Os dados trimestrais mostram que no quarto trimestre de 2021 o indicador de PTF que usa as horas efetivas já estava 4,3% abaixo do nível pré-pandemia, enquanto a medida baseada em pessoas ocupadas encontrava-se 3,5% abaixo.

O comportamento da produtividade nos últimos dois anos precisa ser interpretado com bastante cautela, já que em grande parte ele refletiu a profunda mudança no mercado de trabalho decorrente da pandemia, que em 2020 afetou principalmente trabalhadores de baixa produtividade, especialmente os informais e os de baixa escolaridade, ao passo que em 2021 esses impactos foram sendo revertidos.

Em particular, enquanto que as ocupações informais tiveram redução de 12,6% em 2020 e crescimento de 8,9% em 2021, as ocupações formais tiveram queda de 4,1% em 2020 e elevação de 2,3% em 2021. Além disso, as ocupações de baixa escolaridade foram particularmente afetadas em 2020, com redução de 18,2% no emprego de pessoas sem instrução e com ensino fundamental incompleto. Já em 2021 houve crescimento de 3,3% no número de ocupações deste grupo.

Além disso, a pandemia afetou fortemente a composição setorial da economia brasileira. Em 2020, os setores menos produtivos da economia, como outros serviços (que inclui serviços prestados às famílias e serviços domésticos, dentre outras atividades), transporte e construção tiveram maior queda de valor adicionado e emprego em comparação com setores de maior produtividade, como intermediação financeira, serviços de informação e serviços imobiliários.

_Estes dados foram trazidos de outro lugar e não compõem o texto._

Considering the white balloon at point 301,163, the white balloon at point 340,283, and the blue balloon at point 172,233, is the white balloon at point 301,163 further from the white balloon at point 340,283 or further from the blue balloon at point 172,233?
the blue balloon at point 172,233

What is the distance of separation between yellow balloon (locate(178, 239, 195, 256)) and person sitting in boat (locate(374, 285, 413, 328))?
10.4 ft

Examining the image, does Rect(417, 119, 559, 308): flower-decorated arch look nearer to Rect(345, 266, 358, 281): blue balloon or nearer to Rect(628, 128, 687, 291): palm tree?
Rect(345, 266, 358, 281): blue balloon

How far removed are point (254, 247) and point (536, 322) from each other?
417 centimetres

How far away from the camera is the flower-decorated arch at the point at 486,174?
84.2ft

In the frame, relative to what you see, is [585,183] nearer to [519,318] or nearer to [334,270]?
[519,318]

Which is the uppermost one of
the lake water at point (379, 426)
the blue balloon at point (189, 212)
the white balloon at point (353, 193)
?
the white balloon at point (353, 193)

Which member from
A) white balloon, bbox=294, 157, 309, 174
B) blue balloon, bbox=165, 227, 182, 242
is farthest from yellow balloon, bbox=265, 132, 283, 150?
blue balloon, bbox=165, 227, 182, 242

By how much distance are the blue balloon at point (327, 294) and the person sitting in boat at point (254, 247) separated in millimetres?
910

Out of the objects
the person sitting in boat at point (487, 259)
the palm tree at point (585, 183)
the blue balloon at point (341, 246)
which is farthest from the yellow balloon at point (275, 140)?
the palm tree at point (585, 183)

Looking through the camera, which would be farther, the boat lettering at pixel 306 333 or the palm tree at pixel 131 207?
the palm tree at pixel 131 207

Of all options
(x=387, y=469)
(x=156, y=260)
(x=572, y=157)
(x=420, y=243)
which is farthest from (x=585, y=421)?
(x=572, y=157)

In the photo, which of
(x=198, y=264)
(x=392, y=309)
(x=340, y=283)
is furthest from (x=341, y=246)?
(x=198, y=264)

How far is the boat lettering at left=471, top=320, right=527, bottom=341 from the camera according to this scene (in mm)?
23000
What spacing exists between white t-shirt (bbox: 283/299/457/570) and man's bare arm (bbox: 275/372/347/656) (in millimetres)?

No entanto, em 2021 houve crescimento expressivo do valor adicionado e emprego nos setores menos produtivos. Isto indica que a mudança na composição setorial, que contribuiu para o crescimento da produtividade em 2020, foi sendo revertida ao longo do tempo, contribuindo para a queda da produtividade em 2021.

Em resumo, a queda da produtividade em 2021 decorreu da reversão das mudanças na composição da produção e do emprego que tinham ocorrido em 2020. A produtividade já se encontra abaixo do nível pré-pandemia e, com a retomada de segmentos menos produtivos do setor de serviços e aumento da informalidade do trabalho, pode ocorrer nova queda este ano.